• _SELECTED PASSAGE_

This not only will reduce operational expenses, but will provide a path for architecture modernization and agility that wasn’t available from the mainframe alone.

As final step and the ultimate vision of most enterprises, the mainframe might be replaced by new applications using modern technologies.

Kafka in Financial Services and Insurance Companies

I recently wrote about how payment applications can be improved leveraging Kafka and Machine Learning for real time scoring at scale. Here are a few concrete examples from banking and insurance companies leveraging Apache Kafka and its ecosystem for innovation, flexibility and reduced costs:

  • Capital One: Becoming truly event driven – offering a service other parts of the bank can use.
  • ING: Significantly improved customer experience – as a differentiator + Fraud detection and cost savings.
  • Freeyou: Real time risk and claim management in their auto insurance applications.
  • Generali: Connecting legacy databases and the modern world with a modern integration architecture based on event streaming.
  • Nordea: Able to meet strict regulatory requirements around real-time reporting + cost savings.
  • Paypal: Processing 400+ Billion events per day for user behavioral tracking, merchant monitoring, risk & compliance, fraud detection, and other use cases.
  • Royal Bank of Canada (RBC): Mainframe off-load, better user experience and fraud detection – brought many parts of the bank together.

The last example brings me back to the topic of this blog post: Companies can save millions of dollars “just” by offloading data from their mainframes to Kafka for further consumption and processing. Mainframe replacement might be the long term goal; but just offloading data is a huge $$$ win.

• _EXERCISES_
**a.** In the passage on Kafka in financial services, how many events per day does Paypal process?
**b.** List every company the passage on Kafka in financial services gives as a banking or insurance example.
**c.** Please print the part of the passage on Kafka in financial services starting with "As final step" and going on through "and cost savings.".

• _LISTING_
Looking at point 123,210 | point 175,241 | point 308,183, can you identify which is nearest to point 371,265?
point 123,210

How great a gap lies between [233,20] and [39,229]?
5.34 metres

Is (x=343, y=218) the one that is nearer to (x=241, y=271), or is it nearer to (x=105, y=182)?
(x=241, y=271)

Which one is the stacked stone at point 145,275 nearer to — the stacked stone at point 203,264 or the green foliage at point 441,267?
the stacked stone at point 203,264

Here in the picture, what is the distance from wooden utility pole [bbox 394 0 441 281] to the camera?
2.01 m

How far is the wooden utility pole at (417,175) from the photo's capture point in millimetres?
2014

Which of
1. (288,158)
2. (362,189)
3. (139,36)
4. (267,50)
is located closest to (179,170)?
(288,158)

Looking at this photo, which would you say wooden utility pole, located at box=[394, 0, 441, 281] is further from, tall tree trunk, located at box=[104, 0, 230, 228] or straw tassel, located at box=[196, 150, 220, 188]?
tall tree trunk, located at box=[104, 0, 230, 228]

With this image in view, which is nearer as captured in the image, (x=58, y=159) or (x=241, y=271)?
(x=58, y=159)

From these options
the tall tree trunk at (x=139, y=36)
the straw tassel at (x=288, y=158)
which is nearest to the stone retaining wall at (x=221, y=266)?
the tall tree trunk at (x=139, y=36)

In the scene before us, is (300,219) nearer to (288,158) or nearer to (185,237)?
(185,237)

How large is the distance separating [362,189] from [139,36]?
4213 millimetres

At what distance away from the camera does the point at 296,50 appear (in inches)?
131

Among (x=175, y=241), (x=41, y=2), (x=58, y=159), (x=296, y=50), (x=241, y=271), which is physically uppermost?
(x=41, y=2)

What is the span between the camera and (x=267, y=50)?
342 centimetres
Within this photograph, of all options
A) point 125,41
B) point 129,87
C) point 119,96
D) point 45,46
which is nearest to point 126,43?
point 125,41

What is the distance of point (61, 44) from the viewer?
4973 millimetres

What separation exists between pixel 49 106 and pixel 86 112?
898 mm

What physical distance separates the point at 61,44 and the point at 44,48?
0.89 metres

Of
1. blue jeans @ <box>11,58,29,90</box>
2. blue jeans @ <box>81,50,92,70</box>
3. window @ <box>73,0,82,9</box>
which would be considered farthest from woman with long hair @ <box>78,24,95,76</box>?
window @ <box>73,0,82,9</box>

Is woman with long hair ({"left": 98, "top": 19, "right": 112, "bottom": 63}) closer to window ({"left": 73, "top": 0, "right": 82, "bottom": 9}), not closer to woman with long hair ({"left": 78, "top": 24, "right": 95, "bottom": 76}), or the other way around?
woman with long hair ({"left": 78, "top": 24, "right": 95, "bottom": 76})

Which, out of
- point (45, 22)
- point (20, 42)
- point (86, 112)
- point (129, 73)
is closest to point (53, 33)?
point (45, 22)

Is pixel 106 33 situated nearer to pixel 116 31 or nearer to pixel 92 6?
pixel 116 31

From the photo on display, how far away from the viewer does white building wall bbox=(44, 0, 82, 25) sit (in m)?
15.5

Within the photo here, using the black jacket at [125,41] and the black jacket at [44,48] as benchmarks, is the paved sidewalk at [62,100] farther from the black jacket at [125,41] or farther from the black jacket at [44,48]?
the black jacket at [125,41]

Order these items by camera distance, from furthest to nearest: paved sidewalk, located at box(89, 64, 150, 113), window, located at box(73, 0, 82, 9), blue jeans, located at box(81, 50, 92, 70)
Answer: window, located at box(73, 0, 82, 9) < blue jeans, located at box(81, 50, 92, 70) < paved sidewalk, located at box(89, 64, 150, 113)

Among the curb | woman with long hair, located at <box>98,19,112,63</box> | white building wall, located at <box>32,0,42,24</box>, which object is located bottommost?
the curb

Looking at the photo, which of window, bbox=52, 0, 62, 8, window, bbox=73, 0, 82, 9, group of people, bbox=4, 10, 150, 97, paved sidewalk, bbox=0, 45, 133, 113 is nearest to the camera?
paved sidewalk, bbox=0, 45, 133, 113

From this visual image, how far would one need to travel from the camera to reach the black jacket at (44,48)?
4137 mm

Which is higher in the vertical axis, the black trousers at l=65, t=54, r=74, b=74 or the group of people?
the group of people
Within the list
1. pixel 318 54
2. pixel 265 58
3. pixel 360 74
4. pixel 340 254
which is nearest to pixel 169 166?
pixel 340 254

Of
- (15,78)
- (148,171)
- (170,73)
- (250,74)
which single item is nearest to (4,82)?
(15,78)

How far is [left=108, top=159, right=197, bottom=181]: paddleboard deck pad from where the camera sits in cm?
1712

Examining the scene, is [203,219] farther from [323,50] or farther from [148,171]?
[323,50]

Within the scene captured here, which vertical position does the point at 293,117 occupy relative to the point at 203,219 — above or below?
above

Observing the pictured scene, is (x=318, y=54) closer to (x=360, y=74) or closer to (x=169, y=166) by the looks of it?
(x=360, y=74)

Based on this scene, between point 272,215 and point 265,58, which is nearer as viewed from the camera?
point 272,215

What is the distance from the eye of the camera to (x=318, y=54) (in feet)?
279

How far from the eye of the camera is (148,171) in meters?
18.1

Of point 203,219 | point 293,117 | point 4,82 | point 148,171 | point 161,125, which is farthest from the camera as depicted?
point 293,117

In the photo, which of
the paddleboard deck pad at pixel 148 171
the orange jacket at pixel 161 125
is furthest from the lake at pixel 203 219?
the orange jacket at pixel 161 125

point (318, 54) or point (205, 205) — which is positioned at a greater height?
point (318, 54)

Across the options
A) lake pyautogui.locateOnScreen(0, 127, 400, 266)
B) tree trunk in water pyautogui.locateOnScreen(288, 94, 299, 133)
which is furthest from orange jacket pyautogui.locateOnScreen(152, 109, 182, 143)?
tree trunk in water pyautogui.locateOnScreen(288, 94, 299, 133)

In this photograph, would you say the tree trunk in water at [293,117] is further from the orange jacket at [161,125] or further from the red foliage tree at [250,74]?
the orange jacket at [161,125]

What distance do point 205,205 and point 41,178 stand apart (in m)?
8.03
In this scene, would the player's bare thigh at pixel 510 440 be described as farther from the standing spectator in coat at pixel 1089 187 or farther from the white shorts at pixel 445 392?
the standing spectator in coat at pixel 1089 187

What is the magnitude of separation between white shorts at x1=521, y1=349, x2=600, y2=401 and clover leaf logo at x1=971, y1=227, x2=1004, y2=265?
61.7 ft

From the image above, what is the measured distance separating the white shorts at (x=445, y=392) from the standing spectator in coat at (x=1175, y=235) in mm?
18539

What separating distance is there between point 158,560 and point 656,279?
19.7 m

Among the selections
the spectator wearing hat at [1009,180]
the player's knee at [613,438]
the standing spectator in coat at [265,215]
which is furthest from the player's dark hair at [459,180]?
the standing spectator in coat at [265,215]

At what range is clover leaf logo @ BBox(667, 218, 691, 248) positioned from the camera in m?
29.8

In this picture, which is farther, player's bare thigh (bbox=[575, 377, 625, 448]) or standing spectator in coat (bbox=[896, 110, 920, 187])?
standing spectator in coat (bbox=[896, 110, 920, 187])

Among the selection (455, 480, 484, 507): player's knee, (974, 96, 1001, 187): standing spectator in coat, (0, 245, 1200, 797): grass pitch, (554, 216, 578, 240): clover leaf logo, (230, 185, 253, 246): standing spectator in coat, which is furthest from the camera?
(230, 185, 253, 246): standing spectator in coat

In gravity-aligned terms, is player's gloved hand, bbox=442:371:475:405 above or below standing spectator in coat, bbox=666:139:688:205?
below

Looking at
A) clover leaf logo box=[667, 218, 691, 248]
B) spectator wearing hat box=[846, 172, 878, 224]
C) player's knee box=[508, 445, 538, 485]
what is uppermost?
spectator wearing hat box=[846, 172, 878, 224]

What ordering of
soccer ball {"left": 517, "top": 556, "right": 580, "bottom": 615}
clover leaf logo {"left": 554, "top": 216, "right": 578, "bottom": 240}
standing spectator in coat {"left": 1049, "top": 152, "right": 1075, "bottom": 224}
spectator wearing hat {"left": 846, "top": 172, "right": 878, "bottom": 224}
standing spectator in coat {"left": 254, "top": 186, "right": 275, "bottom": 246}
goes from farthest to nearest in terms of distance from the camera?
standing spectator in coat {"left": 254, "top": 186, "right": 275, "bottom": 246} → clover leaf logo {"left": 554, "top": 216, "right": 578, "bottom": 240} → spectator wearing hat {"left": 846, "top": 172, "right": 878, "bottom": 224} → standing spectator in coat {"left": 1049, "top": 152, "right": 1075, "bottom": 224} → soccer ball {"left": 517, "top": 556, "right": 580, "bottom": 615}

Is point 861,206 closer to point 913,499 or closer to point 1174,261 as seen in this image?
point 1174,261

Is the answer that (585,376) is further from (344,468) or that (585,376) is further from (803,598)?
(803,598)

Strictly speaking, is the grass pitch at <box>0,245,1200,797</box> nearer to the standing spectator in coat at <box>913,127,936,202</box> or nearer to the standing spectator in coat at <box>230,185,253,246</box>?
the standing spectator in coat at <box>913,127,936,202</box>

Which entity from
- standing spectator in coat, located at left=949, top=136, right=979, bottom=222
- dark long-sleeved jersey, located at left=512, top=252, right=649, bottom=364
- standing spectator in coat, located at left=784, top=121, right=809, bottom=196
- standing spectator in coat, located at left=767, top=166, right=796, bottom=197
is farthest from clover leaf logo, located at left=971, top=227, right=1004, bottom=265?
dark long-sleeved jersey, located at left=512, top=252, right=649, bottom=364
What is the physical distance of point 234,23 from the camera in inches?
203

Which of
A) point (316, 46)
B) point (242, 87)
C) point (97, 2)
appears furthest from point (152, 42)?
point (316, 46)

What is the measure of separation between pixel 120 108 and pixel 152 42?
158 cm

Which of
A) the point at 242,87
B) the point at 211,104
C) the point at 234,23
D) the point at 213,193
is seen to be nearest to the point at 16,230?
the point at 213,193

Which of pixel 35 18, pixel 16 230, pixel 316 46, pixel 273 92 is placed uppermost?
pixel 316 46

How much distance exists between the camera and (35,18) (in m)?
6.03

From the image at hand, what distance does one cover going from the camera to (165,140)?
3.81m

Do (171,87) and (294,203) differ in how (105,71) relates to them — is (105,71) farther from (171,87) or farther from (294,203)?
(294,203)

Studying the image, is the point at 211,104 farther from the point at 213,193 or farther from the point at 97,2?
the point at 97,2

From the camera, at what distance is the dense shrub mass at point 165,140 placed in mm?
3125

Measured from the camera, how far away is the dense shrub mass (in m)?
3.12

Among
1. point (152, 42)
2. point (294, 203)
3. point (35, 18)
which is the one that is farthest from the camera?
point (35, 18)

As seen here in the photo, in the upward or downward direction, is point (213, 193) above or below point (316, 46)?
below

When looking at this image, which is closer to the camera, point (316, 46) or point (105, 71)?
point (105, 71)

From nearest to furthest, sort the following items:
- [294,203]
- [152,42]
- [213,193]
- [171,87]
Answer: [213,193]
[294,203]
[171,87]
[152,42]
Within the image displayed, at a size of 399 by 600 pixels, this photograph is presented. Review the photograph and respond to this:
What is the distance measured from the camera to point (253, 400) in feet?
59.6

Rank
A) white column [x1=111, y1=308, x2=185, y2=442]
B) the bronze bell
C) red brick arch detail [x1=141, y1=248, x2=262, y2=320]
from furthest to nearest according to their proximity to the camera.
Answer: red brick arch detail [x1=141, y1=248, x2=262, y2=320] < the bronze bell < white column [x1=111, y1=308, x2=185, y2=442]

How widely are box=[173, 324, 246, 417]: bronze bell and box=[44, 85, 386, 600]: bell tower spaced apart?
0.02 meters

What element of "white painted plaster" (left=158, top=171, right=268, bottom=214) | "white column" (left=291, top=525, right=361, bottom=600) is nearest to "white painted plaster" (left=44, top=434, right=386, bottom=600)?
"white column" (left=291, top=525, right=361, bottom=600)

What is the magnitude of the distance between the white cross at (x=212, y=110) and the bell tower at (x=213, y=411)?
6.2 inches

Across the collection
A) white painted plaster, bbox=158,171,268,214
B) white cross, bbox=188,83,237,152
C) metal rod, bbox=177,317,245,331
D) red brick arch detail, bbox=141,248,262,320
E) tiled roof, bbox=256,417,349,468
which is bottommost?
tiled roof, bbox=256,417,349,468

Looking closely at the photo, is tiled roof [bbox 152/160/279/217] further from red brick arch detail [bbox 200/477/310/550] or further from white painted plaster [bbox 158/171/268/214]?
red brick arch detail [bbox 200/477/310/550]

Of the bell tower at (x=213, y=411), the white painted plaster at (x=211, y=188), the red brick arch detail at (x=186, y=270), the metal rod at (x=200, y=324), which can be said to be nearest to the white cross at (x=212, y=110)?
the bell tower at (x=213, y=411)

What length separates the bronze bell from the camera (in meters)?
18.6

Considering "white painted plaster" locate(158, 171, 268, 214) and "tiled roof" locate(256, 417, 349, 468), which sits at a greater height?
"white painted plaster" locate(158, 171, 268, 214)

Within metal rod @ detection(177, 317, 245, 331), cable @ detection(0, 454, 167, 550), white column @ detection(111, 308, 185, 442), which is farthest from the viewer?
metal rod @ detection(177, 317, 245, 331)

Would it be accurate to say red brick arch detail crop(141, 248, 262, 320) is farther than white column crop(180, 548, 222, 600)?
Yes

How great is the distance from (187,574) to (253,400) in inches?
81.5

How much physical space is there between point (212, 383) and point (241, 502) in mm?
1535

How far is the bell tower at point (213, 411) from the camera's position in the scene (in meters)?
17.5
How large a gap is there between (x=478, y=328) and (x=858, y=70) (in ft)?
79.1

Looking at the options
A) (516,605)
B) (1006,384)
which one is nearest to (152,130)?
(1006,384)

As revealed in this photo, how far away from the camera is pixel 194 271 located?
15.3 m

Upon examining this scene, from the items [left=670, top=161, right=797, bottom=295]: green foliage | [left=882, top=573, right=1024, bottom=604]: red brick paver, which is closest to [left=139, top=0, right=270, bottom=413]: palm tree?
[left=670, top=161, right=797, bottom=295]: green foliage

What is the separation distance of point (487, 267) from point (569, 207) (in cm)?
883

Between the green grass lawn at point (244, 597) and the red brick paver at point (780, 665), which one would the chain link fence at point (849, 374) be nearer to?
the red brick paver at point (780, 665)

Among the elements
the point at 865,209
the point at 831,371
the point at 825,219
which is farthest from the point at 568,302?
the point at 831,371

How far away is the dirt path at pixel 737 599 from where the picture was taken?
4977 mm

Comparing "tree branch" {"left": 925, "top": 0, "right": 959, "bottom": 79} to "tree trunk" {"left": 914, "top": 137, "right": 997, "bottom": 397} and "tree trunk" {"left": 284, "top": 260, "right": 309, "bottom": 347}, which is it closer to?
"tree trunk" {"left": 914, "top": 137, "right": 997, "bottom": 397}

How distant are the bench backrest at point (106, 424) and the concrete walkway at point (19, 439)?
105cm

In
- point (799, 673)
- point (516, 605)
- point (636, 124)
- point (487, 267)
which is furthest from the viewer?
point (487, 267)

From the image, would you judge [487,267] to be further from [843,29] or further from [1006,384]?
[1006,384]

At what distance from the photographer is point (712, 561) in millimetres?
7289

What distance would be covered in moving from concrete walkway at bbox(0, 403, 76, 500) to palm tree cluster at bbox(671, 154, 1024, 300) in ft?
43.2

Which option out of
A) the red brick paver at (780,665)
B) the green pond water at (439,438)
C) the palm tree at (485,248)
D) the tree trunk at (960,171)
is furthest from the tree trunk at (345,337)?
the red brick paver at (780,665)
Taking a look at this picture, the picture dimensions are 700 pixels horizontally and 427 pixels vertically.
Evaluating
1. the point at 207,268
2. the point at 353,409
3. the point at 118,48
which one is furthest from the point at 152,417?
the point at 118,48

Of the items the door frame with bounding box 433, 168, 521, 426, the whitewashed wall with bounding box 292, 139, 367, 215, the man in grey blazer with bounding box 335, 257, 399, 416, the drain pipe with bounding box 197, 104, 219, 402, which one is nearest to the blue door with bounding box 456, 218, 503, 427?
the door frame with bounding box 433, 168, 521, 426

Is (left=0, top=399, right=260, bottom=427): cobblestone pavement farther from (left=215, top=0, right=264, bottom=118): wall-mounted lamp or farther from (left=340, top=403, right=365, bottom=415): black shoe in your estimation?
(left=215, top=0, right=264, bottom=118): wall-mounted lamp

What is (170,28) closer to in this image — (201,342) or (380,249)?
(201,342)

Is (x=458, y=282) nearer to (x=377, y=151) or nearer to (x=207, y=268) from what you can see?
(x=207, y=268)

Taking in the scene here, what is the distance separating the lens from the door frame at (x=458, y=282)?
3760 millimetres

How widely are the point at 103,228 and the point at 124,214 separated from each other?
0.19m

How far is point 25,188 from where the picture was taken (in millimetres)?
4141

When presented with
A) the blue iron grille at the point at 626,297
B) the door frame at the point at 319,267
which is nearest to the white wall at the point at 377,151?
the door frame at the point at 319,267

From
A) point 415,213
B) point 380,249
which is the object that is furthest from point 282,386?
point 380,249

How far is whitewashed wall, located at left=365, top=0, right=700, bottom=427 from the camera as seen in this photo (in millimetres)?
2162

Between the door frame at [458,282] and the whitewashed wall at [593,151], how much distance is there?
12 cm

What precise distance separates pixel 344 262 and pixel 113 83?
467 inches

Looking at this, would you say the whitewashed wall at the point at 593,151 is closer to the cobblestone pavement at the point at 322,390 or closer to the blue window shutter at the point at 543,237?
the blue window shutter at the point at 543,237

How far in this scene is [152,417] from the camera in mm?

• _THE ANSWERS_
**a.** Over 400 billion events per day.

**b.** Capital One, ING, Freeyou, Generali, Nordea, Paypal, Royal Bank of Canada (RBC)

**c.**
As final step and the ultimate vision of most enterprises, the mainframe might be replaced by new applications using modern technologies.

Kafka in Financial Services and Insurance Companies

I recently wrote about how payment applications can be improved leveraging Kafka and Machine Learning for real time scoring at scale. Here are a few concrete examples from banking and insurance companies leveraging Apache Kafka and its ecosystem for innovation, flexibility and reduced costs:

  • Capital One: Becoming truly event driven – offering a service other parts of the bank can use.
  • ING: Significantly improved customer experience – as a differentiator + Fraud detection and cost savings.